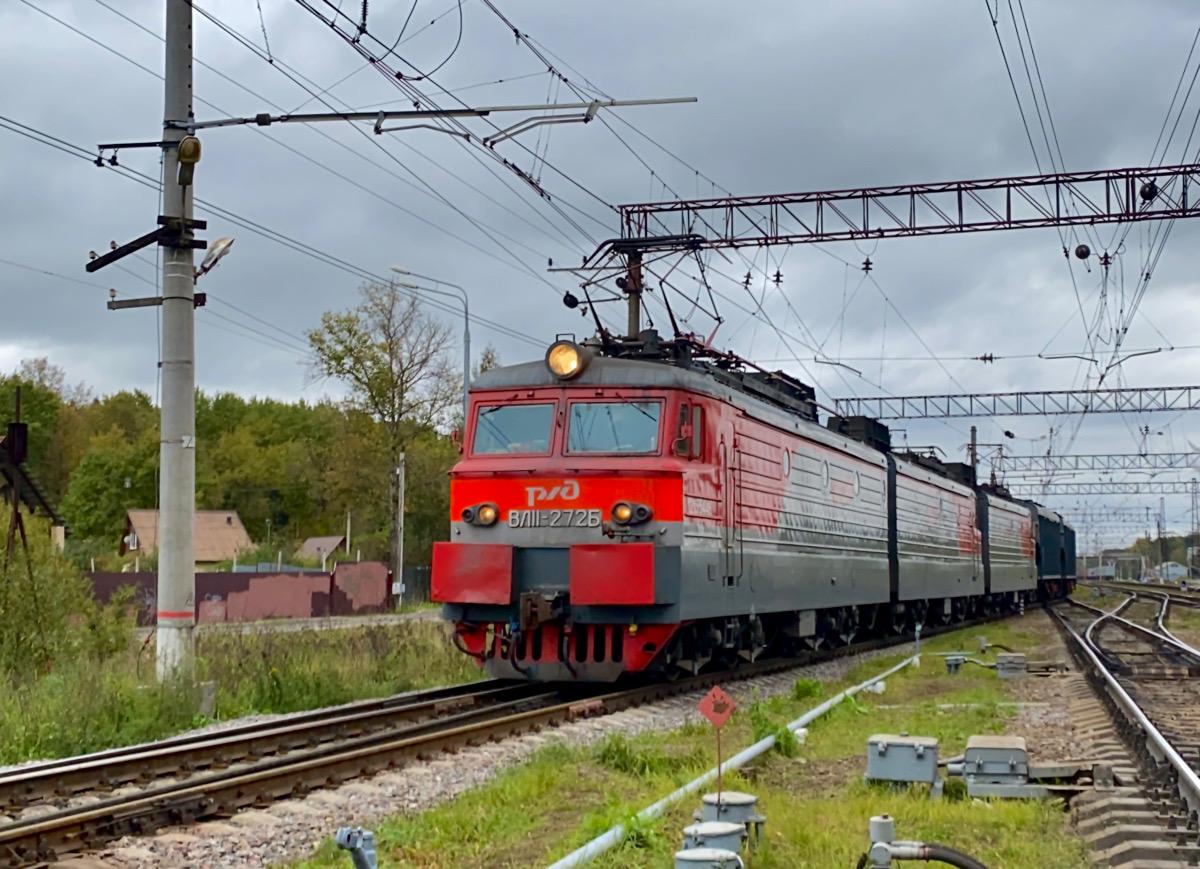 Московская область. ВЛ11-272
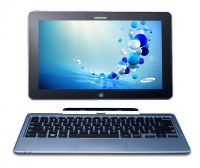 Tablet Samsung SMART PC XE500T1C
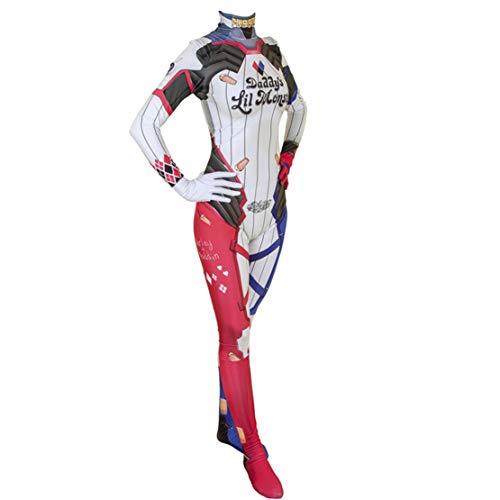 Disfraz Cosplay Harley Quinn Suicide Squad para Mujer Y Niña Costume de Halloween Carnaval Monos/L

◇ ◇ ◇

This exercise asks for the data above to be given again exactly, without pictures.

 Московская область. ВЛ11-272
 Tablet Samsung SMART PC XE500T1C
 Disfraz Cosplay Harley Quinn Suicide Squad para Mujer Y Niña Costume de Halloween Carnaval Monos/L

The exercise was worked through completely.